When a particular amount of negative potential difference $V$ is applied to the anode A, the current becomes zero in the photoelectric tube. This is the value of negative potential difference which just stops the electrons with maximum energy from reaching anode A. This $V$ is known as stopping potential.
Therefore,
$eV = {E_{\max }}$
We have, \[{E_{\max }} = hf - {\phi _0} \cdot \cdot \cdot \cdot \cdot \cdot \left( 1 \right)\]
Substitute ${\phi _0} = h{f_0}$ in equation$\left( 1 \right)$, so we get
${E_{\max }} = hf - h{f_0}$
Since, ${E_{\max }} = eV$
Therefore,
$
  hf - h{f_0} = eV \\
  h\left( {f - {f_0}} \right) = eV \\
 $
Or $V = \dfrac{h}{e}\left( {f - {f_0}} \right)$
This equation can be interpret as:
$y = \dfrac{h}{e}\left( {x - {x_0}} \right)$, which form the equation of a straight line of gradient $\dfrac{h}{e}$.

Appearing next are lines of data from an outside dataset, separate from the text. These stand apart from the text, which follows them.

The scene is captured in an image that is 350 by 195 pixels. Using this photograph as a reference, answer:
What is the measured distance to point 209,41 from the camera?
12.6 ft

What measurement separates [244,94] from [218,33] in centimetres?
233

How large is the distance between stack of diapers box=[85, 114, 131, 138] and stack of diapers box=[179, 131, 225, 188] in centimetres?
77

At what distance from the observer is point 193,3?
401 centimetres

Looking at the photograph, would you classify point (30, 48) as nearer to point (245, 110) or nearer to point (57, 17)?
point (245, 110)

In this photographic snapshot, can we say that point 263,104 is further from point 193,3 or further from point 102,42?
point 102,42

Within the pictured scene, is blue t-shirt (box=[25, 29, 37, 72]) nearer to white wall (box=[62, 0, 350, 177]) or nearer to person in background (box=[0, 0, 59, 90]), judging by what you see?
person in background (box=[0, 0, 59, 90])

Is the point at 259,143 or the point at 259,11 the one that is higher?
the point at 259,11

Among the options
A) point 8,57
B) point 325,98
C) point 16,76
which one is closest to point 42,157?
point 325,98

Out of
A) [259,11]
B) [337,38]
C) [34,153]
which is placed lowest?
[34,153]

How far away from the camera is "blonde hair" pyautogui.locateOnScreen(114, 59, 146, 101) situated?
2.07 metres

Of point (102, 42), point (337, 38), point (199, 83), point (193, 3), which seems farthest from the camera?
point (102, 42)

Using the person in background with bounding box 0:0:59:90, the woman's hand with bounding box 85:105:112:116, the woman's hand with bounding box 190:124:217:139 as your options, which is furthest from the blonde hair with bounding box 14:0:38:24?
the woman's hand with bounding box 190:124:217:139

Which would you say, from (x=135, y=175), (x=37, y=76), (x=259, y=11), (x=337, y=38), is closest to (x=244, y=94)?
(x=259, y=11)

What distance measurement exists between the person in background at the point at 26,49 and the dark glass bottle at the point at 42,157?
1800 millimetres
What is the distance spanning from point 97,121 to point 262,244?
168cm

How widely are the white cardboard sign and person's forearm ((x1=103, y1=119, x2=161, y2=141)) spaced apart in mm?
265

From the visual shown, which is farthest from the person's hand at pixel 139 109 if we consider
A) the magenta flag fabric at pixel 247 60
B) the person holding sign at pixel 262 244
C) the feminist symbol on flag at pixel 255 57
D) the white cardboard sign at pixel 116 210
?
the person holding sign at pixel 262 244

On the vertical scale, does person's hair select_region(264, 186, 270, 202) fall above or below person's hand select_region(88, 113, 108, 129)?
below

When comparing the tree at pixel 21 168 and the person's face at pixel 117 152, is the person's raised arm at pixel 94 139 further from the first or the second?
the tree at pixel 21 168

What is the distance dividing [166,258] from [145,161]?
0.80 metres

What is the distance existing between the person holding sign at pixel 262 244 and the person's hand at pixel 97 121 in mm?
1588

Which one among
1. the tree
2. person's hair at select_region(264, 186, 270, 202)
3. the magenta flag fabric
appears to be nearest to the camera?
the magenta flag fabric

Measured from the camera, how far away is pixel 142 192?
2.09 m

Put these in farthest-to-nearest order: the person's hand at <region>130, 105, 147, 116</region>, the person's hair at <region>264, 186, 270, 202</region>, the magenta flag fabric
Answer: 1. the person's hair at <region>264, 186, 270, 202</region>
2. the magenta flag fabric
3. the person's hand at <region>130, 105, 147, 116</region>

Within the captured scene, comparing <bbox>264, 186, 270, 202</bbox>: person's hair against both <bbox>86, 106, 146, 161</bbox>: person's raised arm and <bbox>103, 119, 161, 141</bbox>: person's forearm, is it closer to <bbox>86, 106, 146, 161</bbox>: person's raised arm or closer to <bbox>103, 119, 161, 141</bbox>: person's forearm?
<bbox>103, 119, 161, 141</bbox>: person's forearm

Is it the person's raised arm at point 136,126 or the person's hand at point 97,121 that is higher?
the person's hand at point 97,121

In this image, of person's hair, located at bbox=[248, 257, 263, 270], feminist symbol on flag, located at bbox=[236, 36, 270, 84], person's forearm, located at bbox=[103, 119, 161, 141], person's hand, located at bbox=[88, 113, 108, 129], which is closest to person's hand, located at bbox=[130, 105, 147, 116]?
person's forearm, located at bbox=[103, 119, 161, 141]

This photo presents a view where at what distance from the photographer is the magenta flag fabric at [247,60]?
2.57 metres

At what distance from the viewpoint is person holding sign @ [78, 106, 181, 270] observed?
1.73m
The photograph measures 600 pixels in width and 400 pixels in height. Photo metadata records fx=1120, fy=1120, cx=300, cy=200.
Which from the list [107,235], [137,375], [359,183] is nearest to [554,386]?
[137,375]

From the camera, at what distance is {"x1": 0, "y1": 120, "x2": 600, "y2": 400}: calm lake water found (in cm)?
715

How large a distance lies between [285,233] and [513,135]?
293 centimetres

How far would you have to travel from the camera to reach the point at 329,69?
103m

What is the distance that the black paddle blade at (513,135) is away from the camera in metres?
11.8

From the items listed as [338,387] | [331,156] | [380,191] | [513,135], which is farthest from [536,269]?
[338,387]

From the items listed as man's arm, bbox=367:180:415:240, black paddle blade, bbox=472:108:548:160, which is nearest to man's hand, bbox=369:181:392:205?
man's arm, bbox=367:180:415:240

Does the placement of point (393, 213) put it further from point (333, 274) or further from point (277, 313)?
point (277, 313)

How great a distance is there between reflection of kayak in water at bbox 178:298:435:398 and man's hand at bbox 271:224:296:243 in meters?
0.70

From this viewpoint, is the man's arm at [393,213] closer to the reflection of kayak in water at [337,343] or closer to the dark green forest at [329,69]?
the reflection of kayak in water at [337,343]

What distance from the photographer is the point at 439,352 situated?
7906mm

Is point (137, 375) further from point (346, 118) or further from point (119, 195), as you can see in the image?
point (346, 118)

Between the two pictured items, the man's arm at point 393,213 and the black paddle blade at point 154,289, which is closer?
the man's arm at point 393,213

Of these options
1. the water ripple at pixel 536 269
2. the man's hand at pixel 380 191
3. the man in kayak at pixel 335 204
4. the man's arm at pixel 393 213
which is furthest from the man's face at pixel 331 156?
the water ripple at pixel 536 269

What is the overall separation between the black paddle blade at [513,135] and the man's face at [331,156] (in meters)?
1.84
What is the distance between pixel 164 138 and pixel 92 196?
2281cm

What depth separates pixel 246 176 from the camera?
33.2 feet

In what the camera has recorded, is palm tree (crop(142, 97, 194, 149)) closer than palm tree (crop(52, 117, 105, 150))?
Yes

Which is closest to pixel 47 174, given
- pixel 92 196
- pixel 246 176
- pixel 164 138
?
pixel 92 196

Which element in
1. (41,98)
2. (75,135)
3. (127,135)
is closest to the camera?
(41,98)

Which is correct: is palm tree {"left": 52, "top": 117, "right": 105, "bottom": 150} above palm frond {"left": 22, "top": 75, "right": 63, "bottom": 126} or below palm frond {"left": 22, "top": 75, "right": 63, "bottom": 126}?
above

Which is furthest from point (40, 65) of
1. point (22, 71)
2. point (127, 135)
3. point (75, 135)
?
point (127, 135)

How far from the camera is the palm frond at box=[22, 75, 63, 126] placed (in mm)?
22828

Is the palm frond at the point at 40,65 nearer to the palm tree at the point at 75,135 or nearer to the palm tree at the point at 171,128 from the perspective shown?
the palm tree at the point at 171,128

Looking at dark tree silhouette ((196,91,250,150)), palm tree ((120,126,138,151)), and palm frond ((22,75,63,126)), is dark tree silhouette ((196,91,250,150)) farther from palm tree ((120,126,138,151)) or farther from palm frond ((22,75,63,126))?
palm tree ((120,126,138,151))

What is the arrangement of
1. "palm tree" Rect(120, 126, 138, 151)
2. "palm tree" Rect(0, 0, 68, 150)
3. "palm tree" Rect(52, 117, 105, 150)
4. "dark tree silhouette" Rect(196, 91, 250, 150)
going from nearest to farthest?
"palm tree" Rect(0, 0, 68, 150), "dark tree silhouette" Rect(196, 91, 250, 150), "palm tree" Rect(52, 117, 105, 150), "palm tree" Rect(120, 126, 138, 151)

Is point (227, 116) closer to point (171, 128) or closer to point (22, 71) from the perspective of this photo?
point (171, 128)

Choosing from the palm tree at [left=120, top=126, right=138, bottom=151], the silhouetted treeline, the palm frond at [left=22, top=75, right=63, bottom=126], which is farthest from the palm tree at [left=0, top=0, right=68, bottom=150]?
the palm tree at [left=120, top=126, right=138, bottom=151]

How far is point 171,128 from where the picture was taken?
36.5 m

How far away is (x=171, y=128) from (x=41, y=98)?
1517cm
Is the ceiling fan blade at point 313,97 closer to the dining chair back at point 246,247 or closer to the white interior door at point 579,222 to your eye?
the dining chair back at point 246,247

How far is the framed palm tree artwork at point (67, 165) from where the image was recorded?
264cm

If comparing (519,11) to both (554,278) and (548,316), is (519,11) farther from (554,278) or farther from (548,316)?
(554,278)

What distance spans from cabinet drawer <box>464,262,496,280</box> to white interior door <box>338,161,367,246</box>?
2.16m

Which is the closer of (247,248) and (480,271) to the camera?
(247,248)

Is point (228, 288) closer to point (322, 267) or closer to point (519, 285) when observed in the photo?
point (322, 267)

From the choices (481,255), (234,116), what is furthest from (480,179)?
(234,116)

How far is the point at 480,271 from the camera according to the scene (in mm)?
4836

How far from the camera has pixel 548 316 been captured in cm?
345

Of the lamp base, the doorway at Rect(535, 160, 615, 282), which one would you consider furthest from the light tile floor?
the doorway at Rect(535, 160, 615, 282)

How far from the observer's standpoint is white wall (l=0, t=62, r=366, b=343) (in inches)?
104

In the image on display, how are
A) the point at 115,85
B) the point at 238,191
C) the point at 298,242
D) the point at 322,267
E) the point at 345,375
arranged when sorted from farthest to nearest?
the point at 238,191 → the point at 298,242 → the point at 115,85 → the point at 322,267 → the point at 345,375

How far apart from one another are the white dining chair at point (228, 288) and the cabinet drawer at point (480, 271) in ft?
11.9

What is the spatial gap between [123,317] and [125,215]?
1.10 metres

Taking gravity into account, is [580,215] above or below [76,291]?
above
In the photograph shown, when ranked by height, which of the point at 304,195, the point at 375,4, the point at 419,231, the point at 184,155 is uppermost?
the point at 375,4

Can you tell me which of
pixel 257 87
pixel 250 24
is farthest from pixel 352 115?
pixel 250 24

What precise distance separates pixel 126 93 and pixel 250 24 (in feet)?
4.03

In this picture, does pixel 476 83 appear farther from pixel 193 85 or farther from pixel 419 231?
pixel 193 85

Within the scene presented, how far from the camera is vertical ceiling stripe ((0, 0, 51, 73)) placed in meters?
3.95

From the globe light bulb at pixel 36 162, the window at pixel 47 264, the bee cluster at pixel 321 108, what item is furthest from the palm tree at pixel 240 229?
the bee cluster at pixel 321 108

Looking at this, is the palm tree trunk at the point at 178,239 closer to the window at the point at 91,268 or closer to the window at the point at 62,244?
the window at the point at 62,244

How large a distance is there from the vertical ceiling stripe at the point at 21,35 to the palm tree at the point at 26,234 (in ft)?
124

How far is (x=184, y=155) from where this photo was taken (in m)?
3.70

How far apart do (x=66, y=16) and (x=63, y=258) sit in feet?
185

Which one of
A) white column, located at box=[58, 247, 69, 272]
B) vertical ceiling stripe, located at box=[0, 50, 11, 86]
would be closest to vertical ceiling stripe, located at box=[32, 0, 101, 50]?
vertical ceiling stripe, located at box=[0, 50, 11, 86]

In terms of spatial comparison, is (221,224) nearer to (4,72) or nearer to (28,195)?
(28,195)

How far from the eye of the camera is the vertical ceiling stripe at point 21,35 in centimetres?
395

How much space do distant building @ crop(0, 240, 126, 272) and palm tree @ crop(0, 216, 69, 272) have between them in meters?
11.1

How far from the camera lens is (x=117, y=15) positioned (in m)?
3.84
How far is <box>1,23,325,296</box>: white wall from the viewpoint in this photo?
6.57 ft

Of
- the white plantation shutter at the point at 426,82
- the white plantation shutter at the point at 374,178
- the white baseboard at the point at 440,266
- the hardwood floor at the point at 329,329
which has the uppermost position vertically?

So when the graph is plotted showing the variation of minimum potential difference on the y-axis against the frequency of incident light on the x-axis, a straight line is drawn cutting the x-axis at ${f_0}$. The best graph representing it is option B.

$\therefore$ Hence the correct option is (B).

Note:
Here ${f_0}$ is representing threshold frequency which is the minimum frequency of incident radiation to dislodge an electron from an atom. This energy is completely consumed in the process of photoelectric emission. It depends on the nature of the material upon which incident radiation is striking irrespective of the intensity of incident light.